Beatriz Santiago Muñoz im Gespräch mit Katrin Mundt über ihr Artist in Focus Programm 2:

Beatriz Santiago Muñoz im Gespräch mit Katrin Mundt über ihr Artist in Focus Programm 3:

Beatriz Santiago Muñoz im Gespräch mit Gazelle Mba über ihr Werk:

Artist in Focus: Emily Wardill
Preise und Jury Statements
EMAF Award

Jamie Crewe, False Wife

Die internationale Jury verleiht den EMAF-Preis 2022 für herausragende Medienkunst an False Wife von Jamie Crewe. Vom ersten Bild und vom ersten Takt an wird der Betrachter von seinem Sitz losgerissen und vom Computerbildschirm auf dem Schoß in die dunkle Ecke eines Clubs, zu einer kurzen Verschnaufpause auf eine Wiese und wieder zurück in seinen starren Kinosessel katapultiert.

Mit einem 10-Sekunden-Countdown zur Vorbereitung verschmelzen wir wie in einem Poppers-Trainingsvideo, entrückt, verstrickt mit einem folkloristischen Gestaltwandler, und nichts ist mehr, wie es war. Unsere Haut, unsere Identität schält sich bei jeder Begegnung ab und vervollständigt den haptischen Ansturm, der mit einem rippenknackenden Bass beginnt.

Dieses Werk kombiniert auf erfinderische Weise Schichten von manipulierten Bildern, Sound und Text und prägt sie in halsbrecherischer Geschwindigkeit direkt auf den Betrachter ein. False Wife lässt unsere Grenzen zwischen dem Individuum und dem Kollektiv, dem Körper und dem Geist, der Fixierung des Geschlechts und dem gesellschaftlichen Vertrag des Kinos schwanken.

Dialog Award

Carlos Irijalba, Half Wet

Die Geschichte des Dialogpreises geht auf das Engagement des deutschen Außenministeriums für die Förderung des interkulturellen Dialogs zurück. Die internationale Jury hat sich für die Art und Weise interessiert, wie dieser Dialog undurchsichtig, indirekt sogar nicht existent sein kann und sich den Binaritäten entzieht, die in den Ideologien des Fortschritts existieren. Der Dialog-Preis des European Meadia Art Festival´s 2022 geht an Carlos Irijalba für den Film Half Wet.

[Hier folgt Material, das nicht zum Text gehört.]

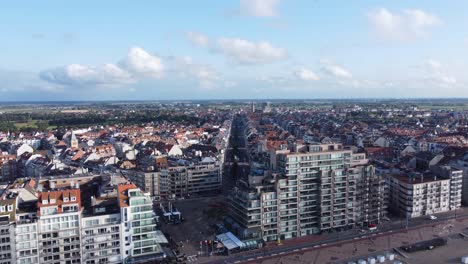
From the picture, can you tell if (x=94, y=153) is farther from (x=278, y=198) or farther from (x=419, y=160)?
(x=419, y=160)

Schwebend in der Luft und tauchend im Wasser, besetzen und kolonisieren wir Räume, die uns nicht zustehen. Die toxischen Umgebungen werden zu einem Nebenprodukt der Freizeit, zu einem Eskapismus, der von den Reichen auf Kosten aller betrieben wird. Die performative und unsichtbare Arbeit der Instandhaltung wird ad absurdum geführt, indem der Betrachter in eine Welt der alltäglichen Vergeblichkeit und des damit verbundenen Humors hineingezogen wird.

Die Jury ist beeindruckt von der Art und Weise, wie Half Wet auf subtile Weise auf die Diskrepanz zwischen der Kurzsichtigkeit eines individualisierten Umweltbewusstseins und den postkolonialen Realitäten derjenigen hinweist, die bereits in einer klassenbasierten Klimakrise leben.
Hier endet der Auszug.